=== THE RECORDS ===
═══

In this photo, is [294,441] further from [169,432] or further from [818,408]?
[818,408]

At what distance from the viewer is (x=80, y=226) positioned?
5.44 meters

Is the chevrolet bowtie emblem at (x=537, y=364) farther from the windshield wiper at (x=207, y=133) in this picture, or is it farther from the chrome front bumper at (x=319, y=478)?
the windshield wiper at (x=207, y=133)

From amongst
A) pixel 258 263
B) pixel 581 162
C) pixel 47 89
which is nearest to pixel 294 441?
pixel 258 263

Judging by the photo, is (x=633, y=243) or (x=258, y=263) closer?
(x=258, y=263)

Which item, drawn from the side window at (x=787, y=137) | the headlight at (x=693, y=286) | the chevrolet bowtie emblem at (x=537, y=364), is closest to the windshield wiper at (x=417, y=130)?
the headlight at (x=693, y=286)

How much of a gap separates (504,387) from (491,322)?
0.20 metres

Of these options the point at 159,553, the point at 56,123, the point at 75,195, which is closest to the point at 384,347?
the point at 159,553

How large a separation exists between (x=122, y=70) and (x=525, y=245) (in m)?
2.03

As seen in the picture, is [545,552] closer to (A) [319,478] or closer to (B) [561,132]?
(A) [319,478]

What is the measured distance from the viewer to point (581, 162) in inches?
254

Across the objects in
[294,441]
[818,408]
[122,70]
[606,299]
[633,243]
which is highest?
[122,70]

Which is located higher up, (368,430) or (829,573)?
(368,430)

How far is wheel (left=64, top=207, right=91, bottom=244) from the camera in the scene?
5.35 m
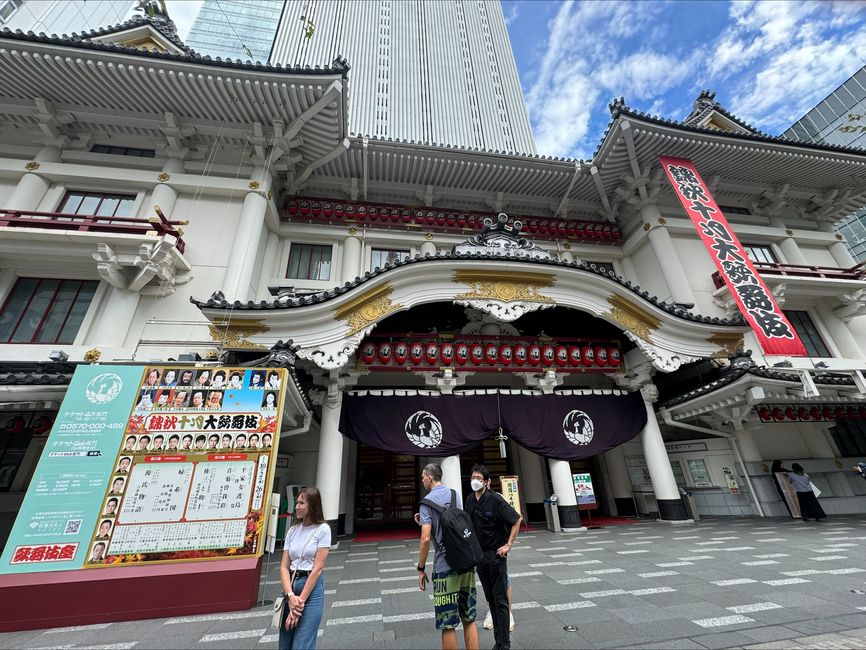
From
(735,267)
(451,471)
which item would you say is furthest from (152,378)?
(735,267)

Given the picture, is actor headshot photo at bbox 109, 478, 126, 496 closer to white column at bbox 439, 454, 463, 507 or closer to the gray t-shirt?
the gray t-shirt

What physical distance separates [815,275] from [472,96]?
4485cm

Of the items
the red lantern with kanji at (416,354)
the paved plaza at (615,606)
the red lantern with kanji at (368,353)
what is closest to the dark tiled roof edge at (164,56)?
the red lantern with kanji at (368,353)

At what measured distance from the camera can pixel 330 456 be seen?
825 centimetres

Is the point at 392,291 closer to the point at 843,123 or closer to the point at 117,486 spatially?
the point at 117,486

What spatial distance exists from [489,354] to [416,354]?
6.75 feet

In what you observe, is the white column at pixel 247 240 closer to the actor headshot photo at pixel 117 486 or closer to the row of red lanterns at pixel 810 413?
the actor headshot photo at pixel 117 486

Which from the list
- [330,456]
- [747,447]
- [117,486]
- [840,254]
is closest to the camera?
[117,486]

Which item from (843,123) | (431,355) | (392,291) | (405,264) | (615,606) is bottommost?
(615,606)

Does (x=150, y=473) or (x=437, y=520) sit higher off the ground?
(x=150, y=473)

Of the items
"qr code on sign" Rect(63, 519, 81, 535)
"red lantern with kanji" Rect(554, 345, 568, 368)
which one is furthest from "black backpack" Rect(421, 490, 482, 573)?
"red lantern with kanji" Rect(554, 345, 568, 368)

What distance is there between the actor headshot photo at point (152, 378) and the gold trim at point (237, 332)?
96.4 inches

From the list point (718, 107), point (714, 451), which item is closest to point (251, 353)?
point (714, 451)

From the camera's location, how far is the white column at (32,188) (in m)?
9.31
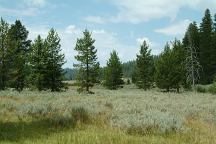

═══

=== CHALLENGE ===
Render all of the material above as a JSON list of strings, with one string for each line and blank lines omitted. Leave the pictures out of the result.

=== RESPONSE BELOW ===
[
  "In this photo, is [294,441] further from [169,432] or further from [818,408]?",
  "[818,408]",
  "At what distance from the viewer is (x=80, y=226) positioned?",
  "5.44 meters",
  "Is the chevrolet bowtie emblem at (x=537, y=364) farther from the windshield wiper at (x=207, y=133) in this picture, or is it farther from the chrome front bumper at (x=319, y=478)?",
  "the windshield wiper at (x=207, y=133)",
  "From amongst",
  "A) pixel 258 263",
  "B) pixel 581 162",
  "C) pixel 47 89",
  "which is nearest to pixel 294 441?",
  "pixel 258 263",
  "Judging by the photo, is (x=633, y=243) or (x=258, y=263) closer?",
  "(x=258, y=263)",
  "Which item, drawn from the side window at (x=787, y=137) | the headlight at (x=693, y=286) | the chevrolet bowtie emblem at (x=537, y=364), is closest to the windshield wiper at (x=417, y=130)?",
  "the headlight at (x=693, y=286)",
  "How much of a gap separates (504,387) from (491,322)?",
  "0.20 metres",
  "Of these options the point at 159,553, the point at 56,123, the point at 75,195, which is closest to the point at 384,347?",
  "the point at 159,553",
  "How large a separation exists between (x=122, y=70) and (x=525, y=245) (in m)?",
  "2.03",
  "As seen in the picture, is [545,552] closer to (A) [319,478] or closer to (B) [561,132]?",
  "(A) [319,478]",
  "What is the measured distance from the viewer to point (581, 162) in inches?",
  "254",
  "Across the objects in",
  "[294,441]",
  "[818,408]",
  "[122,70]",
  "[606,299]",
  "[633,243]",
  "which is highest?",
  "[122,70]",
  "Which is located higher up, (368,430) or (829,573)?",
  "(368,430)",
  "How far is wheel (left=64, top=207, right=91, bottom=244) from the camera in the scene?",
  "5.35 m",
  "From",
  "(735,267)",
  "(451,471)",
  "which item would you say is furthest from (152,378)?",
  "(735,267)",
  "Given the picture, is actor headshot photo at bbox 109, 478, 126, 496 closer to white column at bbox 439, 454, 463, 507 or closer to the gray t-shirt?",
  "the gray t-shirt",
  "What physical distance separates [815,275] from [472,96]?",
  "4485cm",
  "Of the items",
  "the red lantern with kanji at (416,354)",
  "the paved plaza at (615,606)",
  "the red lantern with kanji at (368,353)",
  "what is closest to the dark tiled roof edge at (164,56)?",
  "the red lantern with kanji at (368,353)",
  "At what measured distance from the camera can pixel 330 456 be seen?",
  "825 centimetres",
  "Is the point at 392,291 closer to the point at 843,123 or closer to the point at 117,486 spatially?",
  "the point at 117,486",
  "What spatial distance exists from [489,354] to [416,354]?",
  "6.75 feet",
  "In what you observe, is the white column at pixel 247 240 closer to the actor headshot photo at pixel 117 486 or closer to the row of red lanterns at pixel 810 413?",
  "the actor headshot photo at pixel 117 486",
  "Which from the list",
  "- [330,456]",
  "- [747,447]",
  "- [117,486]",
  "- [840,254]",
  "is closest to the camera?",
  "[117,486]",
  "Which item from (843,123) | (431,355) | (392,291) | (405,264) | (615,606) is bottommost?",
  "(615,606)",
  "Does (x=150, y=473) or (x=437, y=520) sit higher off the ground?",
  "(x=150, y=473)",
  "Of the items",
  "\"qr code on sign\" Rect(63, 519, 81, 535)",
  "\"red lantern with kanji\" Rect(554, 345, 568, 368)",
  "which one is furthest from \"black backpack\" Rect(421, 490, 482, 573)?",
  "\"red lantern with kanji\" Rect(554, 345, 568, 368)",
  "What distance is there between the actor headshot photo at point (152, 378) and the gold trim at point (237, 332)?",
  "96.4 inches",
  "From the list point (718, 107), point (714, 451), which item is closest to point (251, 353)?",
  "point (714, 451)",
  "From the camera's location, how far is the white column at (32,188) (in m)?",
  "9.31"
]